The Cost of Bitterness
“I tell you, [forgive] not seven times, but seventy-seven times.”
Just as we must act on Scripture’s instruction to forgive, we should also consider the great cost of failing to do so. With‐holding forgiveness brings on bitterness, which Neal T. Anderson says is like “battery acid in the soul.” It leads to anger, resentment, depression, health problems, isolation, struggles with addictions, and more. It continues to haunt the person until he or she comes to terms with it. People who hang on to bitterness cause more pain to themselves than to the targets of their wrath.
A second cost is equally distressing. Jesus told a parable of an unmerciful servant who, after his master forgave him a large debt, demanded payment of a small debt from another servant. The master had the first servant thrown into jail and tortured. “This is how my heavenly Father will treat each of you,” Jesus said, “unless you forgive your brother from your heart”

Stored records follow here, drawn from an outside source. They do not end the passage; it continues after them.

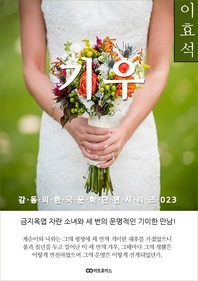 이효석 기우; 감동의 한국문학단편시리즈 023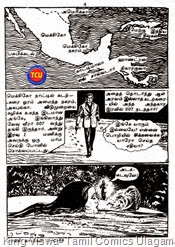 TCU 15th Oct 2014 007 DS The Torch Time Affair Rani Comics No 91 Thalai Mattum story Page
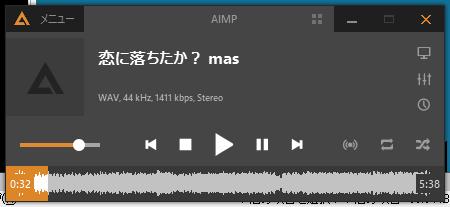 f:id:mitsuba64:20190628172036p:image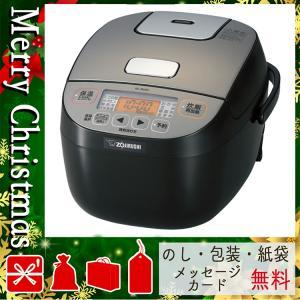 クリスマス プレゼント 炊飯器 ギフト 2020 炊飯器 象印 マイコン炊飯ジャー(3合炊き)|giftstyle
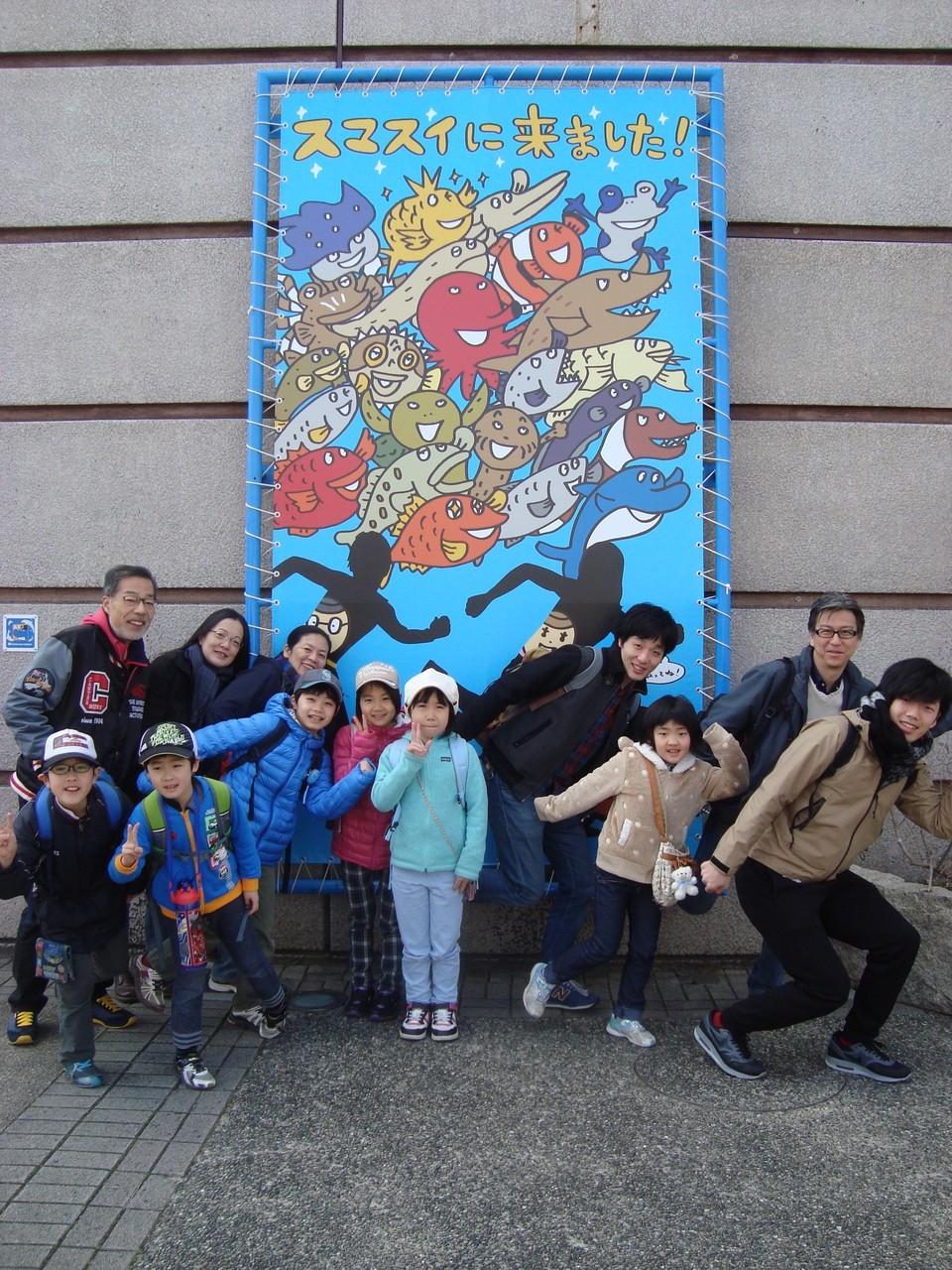 ふくしま・こうべこどもプログラム「春の神戸へ遊びに行こう!」
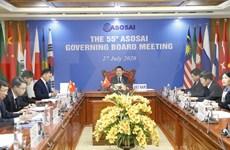 Celebran en línea 55 Reunión de Organización Asiática de Entidades Fiscalizadoras Superiores
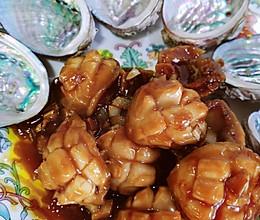 #餐桌上的春日限定#红烧鲍鱼的做法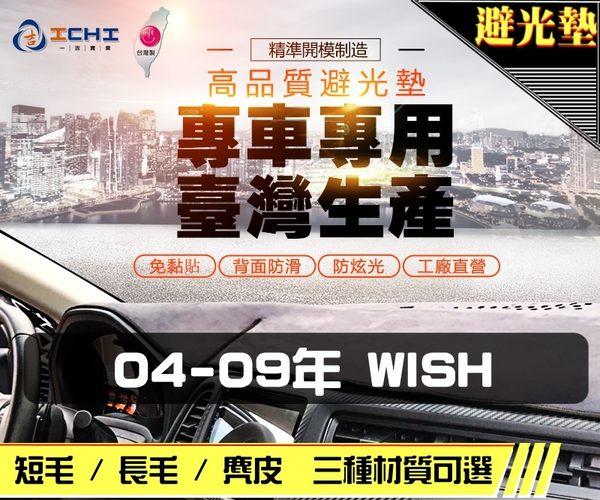 【長毛】04-10年 舊款 Wish 避光墊 / 台灣製、工廠直營 / wish避光墊 wish 避光墊 wish 長毛 儀表墊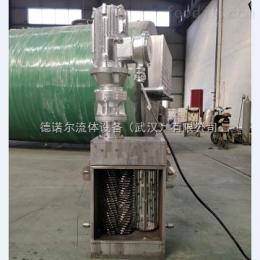 定制不锈钢 管道式 排污口粉碎型格栅
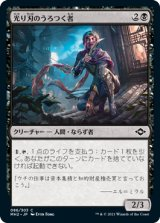 光り刃のうろつく者/Gilt-Blade Prowler 【日本語版】 [MH2-黒C]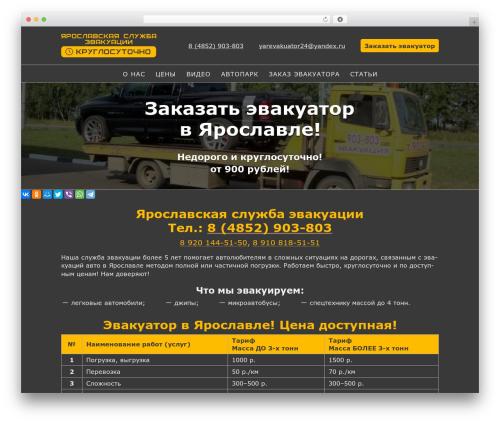 Free WordPress Companion Sitemap Generator plugin - xn--80aae7avhfoh0hua.xn--p1ai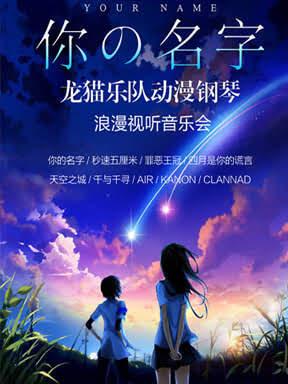 你的名字-龙猫乐队动漫钢琴浪漫视听音乐会 上海2018.11.11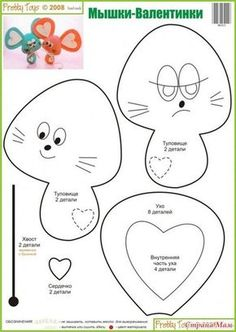 How to sew a mice-valentines. Pattern Mouse / Workshop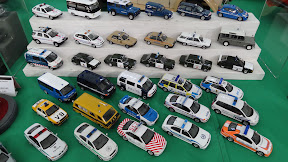 1:43 Police Car Collection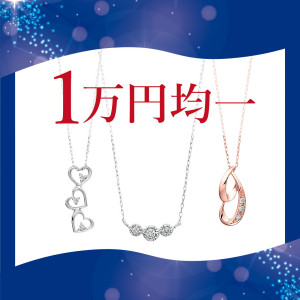 2_20wintercollection_1万円均一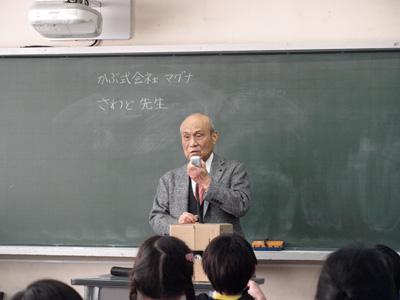 マグナ井荻小学校磁石特別授1業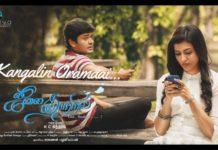 July Kaatril Full Movie Download
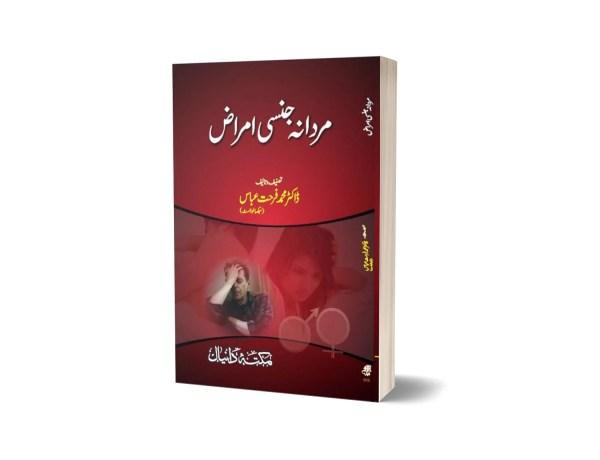 Mardana Jnsi Amraz By Dr. Muhammad Farhat Abbas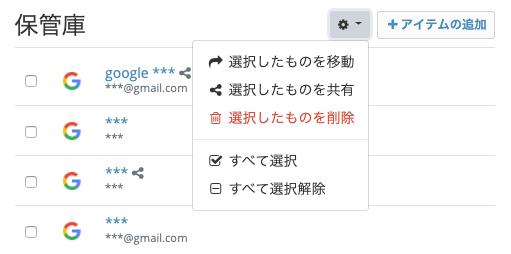 f:id:matsuoshi:20200516112703p:plain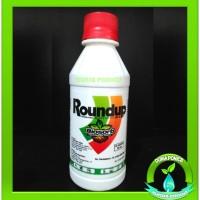 Harga herbisida pembasmi rumput liar gulma roundup 486 sl 200 | antitipu.com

For couples who want to follow God’s way for marriage and who hope for His best in their relationship, forgiveness is not just a suggestion. It is a spiritual commandment!
Just between us . . .
• Why is failing to forgive more damaging to us than to the one who wronged us?
• Are either of us bitter about something today? Why?
• What steps of forgiveness can we take together?
• How can we avoid bitterness in the future?
Dear Lord, You have spoken plainly about the consequences of withholding forgiveness. Help us to hear You and obey. May we please You and bless each other with our quickness to forgive at all times. Amen.